The longest work on the disc is also the earliest -
Sept
pièces Op.15 for piano four hands
. This was
Schmitt’s first large-scale work for piano duet. The influences are
pretty clear for all to hear but there is a natural modesty about the
writing that is very charming. Each movement has a picturesque title that
immediately identifies its character as well as showing the homage to the
likes of Schumann and latterly Chabrier. Indeed Chabrier would seem to be
more of a link than either Debussy or Ravel due to the Salon aesthetic that
hovers over much of this music. However, in direct comparison it is hard not
to declare Chabrier the more impressive composer; try his Trois Valses
romantiques of 1883 in direct comparison to the
Trois Rapsodies.
Highlights of the
Sept pièces are the third movement
Scintillement and the closing
Traversé heureuse. Both
are gems and they receive effectively sympathetic performances. Curiously,
the work I liked best on this disc by some distance was the unpublished
Rhapsodie parisienne of 1900. The current duet gave the work its
American premiere in 2011. Indications on the manuscript show that it was
intended to be orchestrated which perhaps explains the exuberant energy of
the work and why the Duo perform it on two pianos as opposed to the piano
4-hands of the original score; in other words the manuscript is a short
score rather than performing material. Certainly it receives the most
dynamic performance on the disc by some way. As an aside - I am probably
showing my linguistic ignorance here; but when is a Rapsodie
not a
Rhapsodie since both spellings are used here?

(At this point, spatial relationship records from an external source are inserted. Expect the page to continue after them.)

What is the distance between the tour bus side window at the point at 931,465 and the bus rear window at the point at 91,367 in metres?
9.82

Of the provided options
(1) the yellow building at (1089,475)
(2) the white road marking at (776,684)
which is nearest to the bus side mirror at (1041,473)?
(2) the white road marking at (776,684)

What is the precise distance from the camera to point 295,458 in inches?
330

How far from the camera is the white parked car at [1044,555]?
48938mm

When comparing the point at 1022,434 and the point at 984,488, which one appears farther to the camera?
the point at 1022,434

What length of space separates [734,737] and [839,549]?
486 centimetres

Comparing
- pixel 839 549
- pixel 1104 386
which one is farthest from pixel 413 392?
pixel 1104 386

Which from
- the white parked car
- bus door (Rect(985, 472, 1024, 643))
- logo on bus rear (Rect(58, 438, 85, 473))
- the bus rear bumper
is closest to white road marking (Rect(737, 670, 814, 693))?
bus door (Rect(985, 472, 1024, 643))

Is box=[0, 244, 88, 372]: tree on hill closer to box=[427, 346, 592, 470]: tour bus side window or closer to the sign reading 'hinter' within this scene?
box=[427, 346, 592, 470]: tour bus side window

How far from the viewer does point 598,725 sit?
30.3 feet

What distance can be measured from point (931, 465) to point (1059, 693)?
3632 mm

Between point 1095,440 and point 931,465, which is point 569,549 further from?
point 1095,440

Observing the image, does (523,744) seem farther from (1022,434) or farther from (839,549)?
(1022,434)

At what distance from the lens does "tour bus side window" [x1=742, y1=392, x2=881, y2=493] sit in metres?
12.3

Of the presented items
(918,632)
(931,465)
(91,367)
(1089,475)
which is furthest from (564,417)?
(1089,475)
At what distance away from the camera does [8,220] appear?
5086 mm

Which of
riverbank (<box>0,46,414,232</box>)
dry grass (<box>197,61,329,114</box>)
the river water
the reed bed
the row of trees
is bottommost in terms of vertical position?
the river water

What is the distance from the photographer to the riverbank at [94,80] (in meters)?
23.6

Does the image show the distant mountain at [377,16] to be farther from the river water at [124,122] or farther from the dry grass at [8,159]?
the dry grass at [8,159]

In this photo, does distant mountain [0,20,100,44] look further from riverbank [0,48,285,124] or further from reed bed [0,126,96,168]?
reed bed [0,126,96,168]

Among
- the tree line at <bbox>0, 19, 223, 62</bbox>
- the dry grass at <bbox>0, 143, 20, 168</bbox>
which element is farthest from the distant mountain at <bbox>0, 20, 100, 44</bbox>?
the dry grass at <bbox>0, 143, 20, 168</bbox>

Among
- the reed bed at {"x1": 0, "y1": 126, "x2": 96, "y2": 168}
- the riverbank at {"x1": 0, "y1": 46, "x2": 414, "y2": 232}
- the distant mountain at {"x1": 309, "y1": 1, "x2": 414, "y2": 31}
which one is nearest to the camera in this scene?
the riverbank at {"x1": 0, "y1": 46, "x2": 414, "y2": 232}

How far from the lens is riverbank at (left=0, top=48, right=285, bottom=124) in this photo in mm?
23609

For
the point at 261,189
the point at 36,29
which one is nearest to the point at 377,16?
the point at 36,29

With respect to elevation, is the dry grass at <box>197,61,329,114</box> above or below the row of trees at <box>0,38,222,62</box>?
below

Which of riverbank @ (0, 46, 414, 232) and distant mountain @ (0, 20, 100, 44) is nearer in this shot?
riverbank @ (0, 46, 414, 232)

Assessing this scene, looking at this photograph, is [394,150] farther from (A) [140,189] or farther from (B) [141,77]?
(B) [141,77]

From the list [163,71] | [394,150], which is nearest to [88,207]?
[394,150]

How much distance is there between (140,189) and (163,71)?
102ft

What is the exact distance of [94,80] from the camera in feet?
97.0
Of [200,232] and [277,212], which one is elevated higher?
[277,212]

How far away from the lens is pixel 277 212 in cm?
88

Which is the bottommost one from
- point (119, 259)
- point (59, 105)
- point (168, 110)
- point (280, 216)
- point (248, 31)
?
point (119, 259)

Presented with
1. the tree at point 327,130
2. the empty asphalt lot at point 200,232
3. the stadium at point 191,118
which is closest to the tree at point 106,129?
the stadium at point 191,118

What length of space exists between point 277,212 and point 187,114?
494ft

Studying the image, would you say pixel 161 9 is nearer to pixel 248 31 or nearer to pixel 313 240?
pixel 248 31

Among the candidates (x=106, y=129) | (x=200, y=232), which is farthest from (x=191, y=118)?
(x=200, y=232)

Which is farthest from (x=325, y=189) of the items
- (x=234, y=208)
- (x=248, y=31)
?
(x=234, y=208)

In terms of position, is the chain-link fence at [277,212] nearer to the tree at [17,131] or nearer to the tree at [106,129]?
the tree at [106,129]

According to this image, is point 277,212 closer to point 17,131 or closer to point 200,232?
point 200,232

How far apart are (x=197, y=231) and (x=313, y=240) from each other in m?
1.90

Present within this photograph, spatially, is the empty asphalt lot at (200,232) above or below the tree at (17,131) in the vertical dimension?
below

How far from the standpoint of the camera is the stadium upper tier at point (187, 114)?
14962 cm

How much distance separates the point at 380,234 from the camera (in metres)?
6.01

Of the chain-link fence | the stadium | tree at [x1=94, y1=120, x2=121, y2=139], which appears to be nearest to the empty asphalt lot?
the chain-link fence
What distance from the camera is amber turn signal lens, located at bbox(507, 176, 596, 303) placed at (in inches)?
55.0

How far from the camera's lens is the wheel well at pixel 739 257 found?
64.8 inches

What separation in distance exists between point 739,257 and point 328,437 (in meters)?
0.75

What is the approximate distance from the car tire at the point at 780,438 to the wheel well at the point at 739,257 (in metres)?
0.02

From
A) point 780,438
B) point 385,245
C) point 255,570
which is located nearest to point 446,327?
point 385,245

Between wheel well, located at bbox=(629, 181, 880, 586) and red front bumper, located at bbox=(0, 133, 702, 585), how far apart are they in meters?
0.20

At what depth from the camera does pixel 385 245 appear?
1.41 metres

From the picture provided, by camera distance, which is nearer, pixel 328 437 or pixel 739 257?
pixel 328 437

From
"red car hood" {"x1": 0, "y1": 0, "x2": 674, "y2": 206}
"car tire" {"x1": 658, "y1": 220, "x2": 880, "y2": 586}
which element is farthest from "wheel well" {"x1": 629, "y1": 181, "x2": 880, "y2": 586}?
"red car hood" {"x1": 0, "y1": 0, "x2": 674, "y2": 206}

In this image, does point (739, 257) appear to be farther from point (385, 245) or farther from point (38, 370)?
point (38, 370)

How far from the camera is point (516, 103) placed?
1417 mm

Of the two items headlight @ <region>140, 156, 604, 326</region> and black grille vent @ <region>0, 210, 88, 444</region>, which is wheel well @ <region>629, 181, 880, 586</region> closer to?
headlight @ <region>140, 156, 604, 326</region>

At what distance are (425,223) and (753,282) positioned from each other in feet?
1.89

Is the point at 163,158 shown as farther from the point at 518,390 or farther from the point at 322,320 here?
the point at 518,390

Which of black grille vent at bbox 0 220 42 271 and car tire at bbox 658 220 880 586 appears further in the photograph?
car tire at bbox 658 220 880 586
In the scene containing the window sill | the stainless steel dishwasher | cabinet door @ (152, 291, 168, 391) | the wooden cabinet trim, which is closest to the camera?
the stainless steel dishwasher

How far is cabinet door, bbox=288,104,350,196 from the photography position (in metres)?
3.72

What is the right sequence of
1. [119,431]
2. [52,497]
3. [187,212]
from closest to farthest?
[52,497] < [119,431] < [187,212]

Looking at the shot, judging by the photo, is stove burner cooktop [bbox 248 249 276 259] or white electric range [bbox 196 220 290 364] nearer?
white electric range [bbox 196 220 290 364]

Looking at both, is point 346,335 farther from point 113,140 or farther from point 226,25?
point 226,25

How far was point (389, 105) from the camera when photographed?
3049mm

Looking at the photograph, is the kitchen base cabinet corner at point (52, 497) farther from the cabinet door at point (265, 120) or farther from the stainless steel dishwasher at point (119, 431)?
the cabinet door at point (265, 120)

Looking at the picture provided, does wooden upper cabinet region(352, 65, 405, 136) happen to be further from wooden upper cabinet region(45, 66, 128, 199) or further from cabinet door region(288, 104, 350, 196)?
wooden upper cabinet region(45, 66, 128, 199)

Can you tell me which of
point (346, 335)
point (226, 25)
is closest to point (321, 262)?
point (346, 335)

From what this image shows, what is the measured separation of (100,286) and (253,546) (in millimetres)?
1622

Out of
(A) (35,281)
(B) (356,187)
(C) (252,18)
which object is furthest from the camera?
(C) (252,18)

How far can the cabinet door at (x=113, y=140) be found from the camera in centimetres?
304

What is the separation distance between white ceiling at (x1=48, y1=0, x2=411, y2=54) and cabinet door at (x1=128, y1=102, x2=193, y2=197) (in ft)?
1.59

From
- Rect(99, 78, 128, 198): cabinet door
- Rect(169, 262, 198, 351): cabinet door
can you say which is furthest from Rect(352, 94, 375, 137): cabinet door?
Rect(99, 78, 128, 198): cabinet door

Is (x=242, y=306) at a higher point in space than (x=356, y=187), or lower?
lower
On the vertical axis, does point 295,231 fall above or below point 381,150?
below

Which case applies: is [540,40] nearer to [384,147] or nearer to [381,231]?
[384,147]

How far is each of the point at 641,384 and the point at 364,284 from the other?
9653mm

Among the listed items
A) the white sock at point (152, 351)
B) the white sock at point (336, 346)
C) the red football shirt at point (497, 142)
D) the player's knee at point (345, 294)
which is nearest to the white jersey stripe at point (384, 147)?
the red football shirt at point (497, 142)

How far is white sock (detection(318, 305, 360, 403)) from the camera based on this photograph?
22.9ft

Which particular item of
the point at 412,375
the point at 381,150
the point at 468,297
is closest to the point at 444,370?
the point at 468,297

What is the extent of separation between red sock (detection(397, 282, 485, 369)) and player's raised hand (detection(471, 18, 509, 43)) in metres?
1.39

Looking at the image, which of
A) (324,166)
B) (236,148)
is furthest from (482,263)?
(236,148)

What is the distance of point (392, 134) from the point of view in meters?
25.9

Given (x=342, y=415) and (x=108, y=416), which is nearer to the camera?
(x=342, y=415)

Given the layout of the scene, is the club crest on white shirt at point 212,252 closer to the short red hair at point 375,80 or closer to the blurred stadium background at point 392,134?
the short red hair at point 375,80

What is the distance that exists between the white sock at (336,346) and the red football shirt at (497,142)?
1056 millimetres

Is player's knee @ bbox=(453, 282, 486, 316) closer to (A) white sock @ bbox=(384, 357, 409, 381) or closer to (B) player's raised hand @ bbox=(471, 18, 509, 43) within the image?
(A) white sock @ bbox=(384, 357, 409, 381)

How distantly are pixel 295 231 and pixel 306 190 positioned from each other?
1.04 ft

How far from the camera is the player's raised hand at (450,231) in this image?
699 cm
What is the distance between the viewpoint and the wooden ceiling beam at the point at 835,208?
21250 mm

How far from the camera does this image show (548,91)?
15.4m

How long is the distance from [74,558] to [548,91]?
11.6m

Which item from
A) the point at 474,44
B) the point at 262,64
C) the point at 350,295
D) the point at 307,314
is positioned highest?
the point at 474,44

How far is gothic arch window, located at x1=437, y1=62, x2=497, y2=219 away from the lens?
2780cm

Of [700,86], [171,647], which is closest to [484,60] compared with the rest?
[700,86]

As mentioned earlier, the liner is rather curiously written. Choice
comments include a reference to Schmitt’s “complex and vast
Second Symphony”. Now the only version of that I know is on Marco Polo
conducted by Leif Segerstam. Nothing indicates that version is cut but it
lasts a rather un-vast and not overly-complex 24 minutes and while it is
quite interesting for 1957 Darmstadt wasn’t quite rewriting its rule
book on account just yet. Likewise it says “(he) became a
highly-respected and visible role model for his contemporaries.”
Apparently, from 1929 Schmitt established himself as a controversial critic
in which post he courted controversy with his habit of shouting out instant
verdicts form his seat in the hall. The publisher Heugel went so far as to
brand him “an irresponsible lunatic” in response to one
particularly vitriolic outburst after some Kurt Weill songs. From any of the
on-line biographies and the Stanley Sadie New Grove there is no reference to
any pupils except that he was director of the Lyon Conservatory from 1922-24
so it is hard to fathom quite how influential he was certainly post-World
War I.
The truth would seem to be that, at his best, Schmitt wrote some
very good, typically French music of the early 20
th Century but
that it belongs to the second rank is not a damning judgement simply an
objective one. Composers such as Ropartz or Magnard share a similar status
although I find their music of more sustained and sustaining interest. Add
the consideration of rather mean playing time - the total timing of the
Sept pieces is wrongly given on the CD cover as 32:20 - in fact they
play for a more modest 26:03; the given total disc time of 54:14 is correct
- so whilst collectors of piano duet music will welcome this release
interest must be limited for the more general music enthusiast.